When we are researching special needs we usually get the big stuff covered: medical necessities such as surgeries, procedures and therapies. Once we check those boxes we feel we are “good to go” and will figure out the rest on the way. At least that’s how I am!
We have a son diagnosed with VACTERL association. This was not in his adoption file but instead a slew (yes, a slew) of various medical needs that all added up to VACTERL diagnosed by a doctor once we were home. We understood the surgeries and knew how to manage the need but, of course, things come up that make you say, “I never thought about this!”
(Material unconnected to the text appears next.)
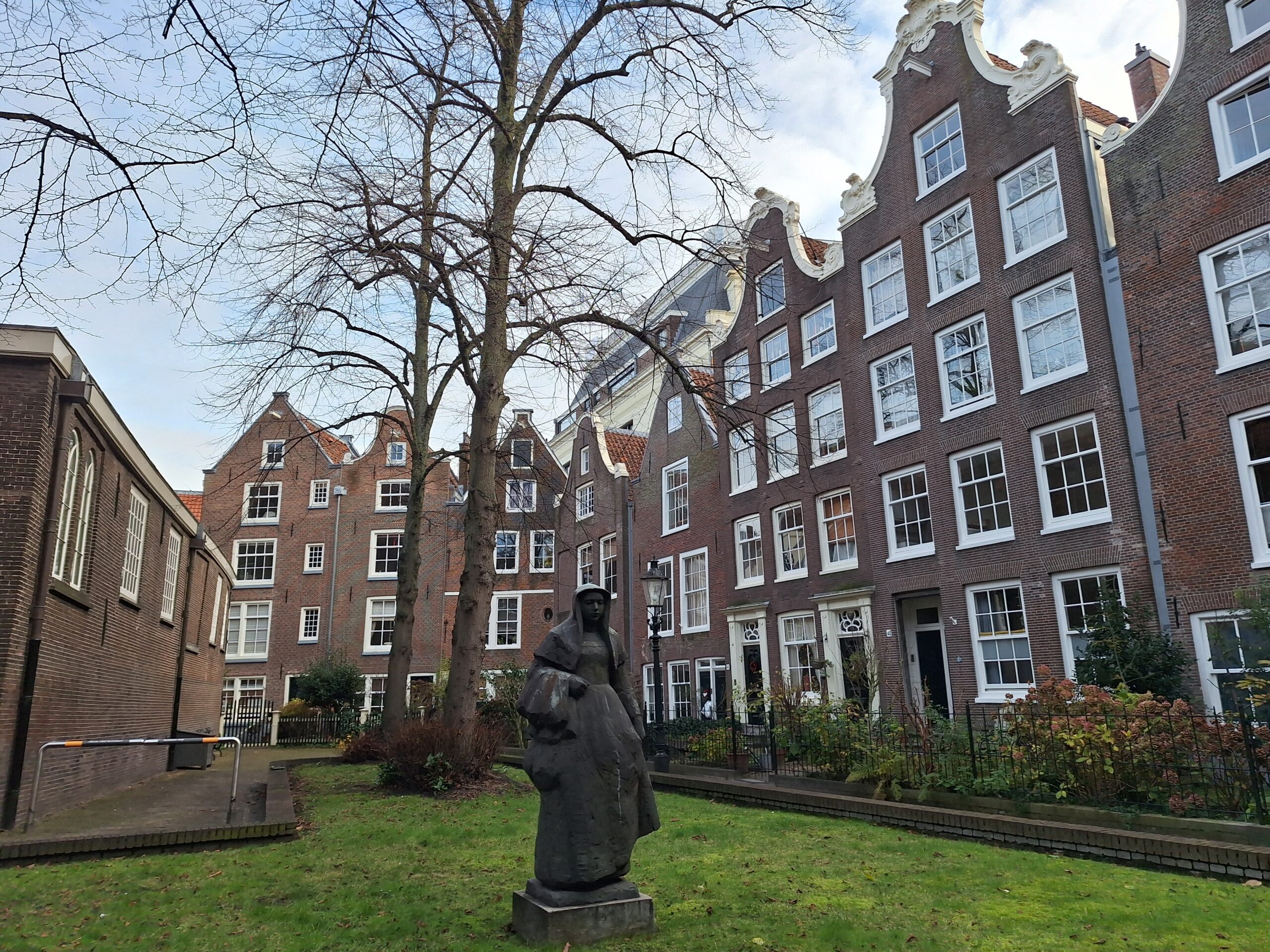 energielabels hofjes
One of those things for us has been traveling. Anytime we travel, whether it’s overnight for a reunion, a few days at the grandparents’ house or a week for post-op visits, we have to pack “everything plus the kitchen sink”. Now I will say, every child with VACTERL is different and this will look different for each family. For instance, my son has the V, A, C, and R components of the association. VACTERL stands for vertebral defects, anal atresia, cardiac defects, tracheo-esophageal fistula, renal anomalies, and limb abnormalities. People diagnosed with VACTERL association typically have at least three of these characteristic features. So a family that has a child with the “T” component might have extra or different supplies to bring on a trip.
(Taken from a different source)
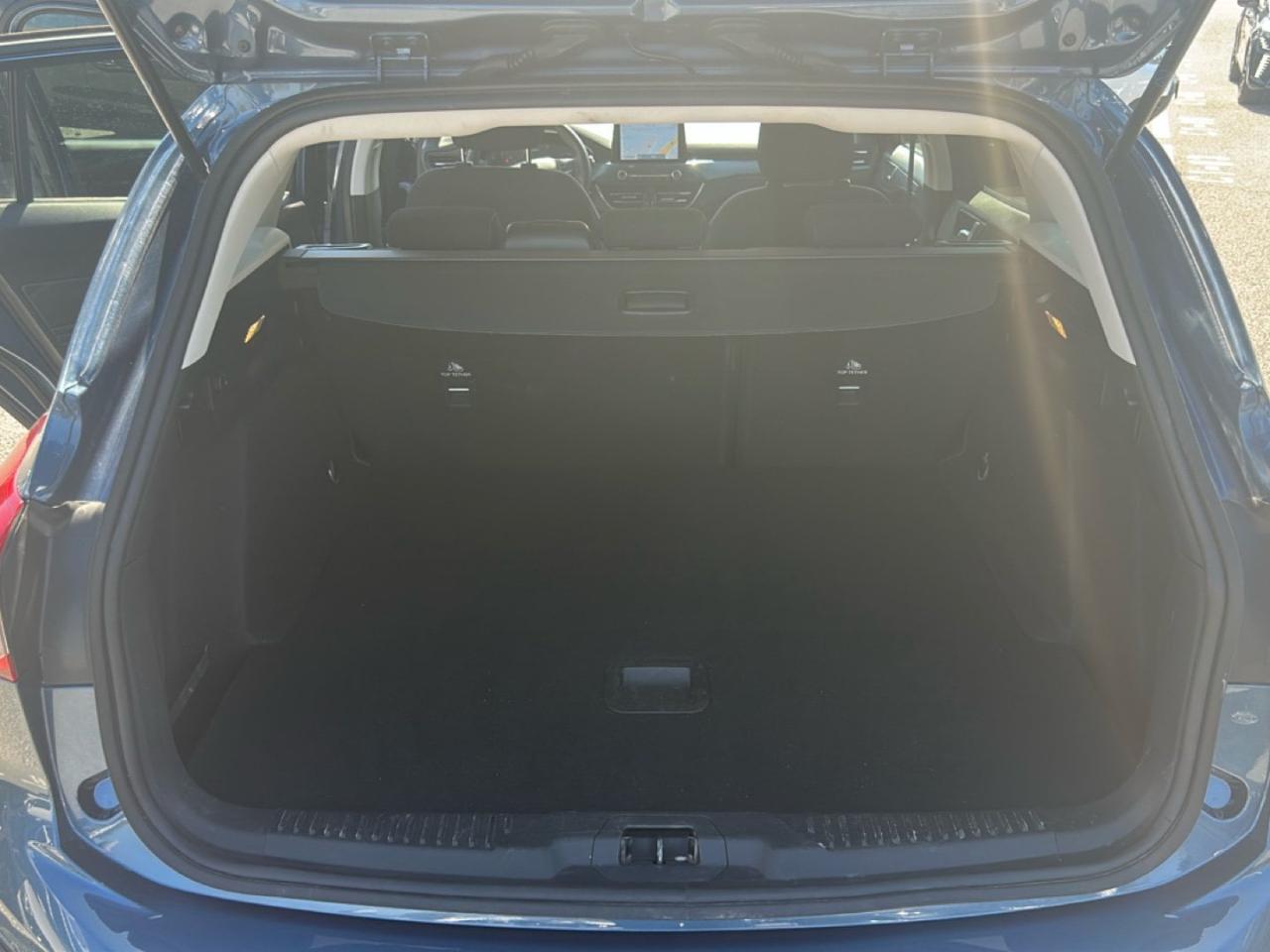 Ford Ford Focus usata, con Portapacchi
Traveling for us looks like this:
Potty Seat – we have forgotten this before and poor kid had to do the “China squat” so he wouldn’t fall into the toilet.
Tray table – most hotels have a mini table that can be moved into the bathroom so sometimes we don’t bring this. It’s very bulky so we try to if we don’t have to. Plus it’s not 100% necessary but it’s nice to have a surface to play on if you’re sitting on the toilet for an hour!
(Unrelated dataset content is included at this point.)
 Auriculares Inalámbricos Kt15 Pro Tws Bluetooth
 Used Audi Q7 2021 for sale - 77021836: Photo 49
A step stool – if your child’s feet don’t touch the floor then it’s nice to have a stool to rest them on to prevent them from falling asleep. That can be uncomfortable! But we’ve recently started leaving this off the list and finding other ways to prop up his feet. Like a suitcase! 😉
Items of Entertainment – this can be an iPad/tablet, coloring books, puzzles, Legos, etc. It’s just nice to have items that help pass the time instead of staring at a bathroom wall.
Enema bags – along with a wire coat hanger to hang the bag, or Command Damage Free hanger hooks. These can be very helpful to have on hand!
Other items – coude’ catheters, regular catheters, lubricant, ace stopper, Tegaderm adhesives, scissors, syringes, medical tape, diapers, nighttime diapers, swim diapers, saline solution, glycerin, castile soap, “chucks” (or throw away pads) for the bed, diaper rash cream, regular wipes, flushable wipes and air freshener (we have been known to pack some Poo-pourri).
We always carry an extra backpack that serves as a “medical bag” in case we are gone all day long as well as keep extra supplies in our car. I like to advise families to keep an empty water bottle in their car in case you need to cath while driving. (I have crawled in the backseat many of times and helped our son out when there was nowhere to stop and get out.)
While my son and others diagnosed with VACTERL may always have to be thinking one step ahead on managing their need on a daily basis, there is no reason they cannot live life to the fullest! We treat this need as his “normal” and treat his management as just a part of his routine like brushing his teeth or getting dressed.
Sometimes our son will start to feel sorry for himself and see all the extra work everyone goes through. He doesn’t “get” why he was made differently. I choose to tell him everyone is made differently and we just have to “rock” what God gives us!
We are so blessed to be his parents and keep pointing his mind in that direction.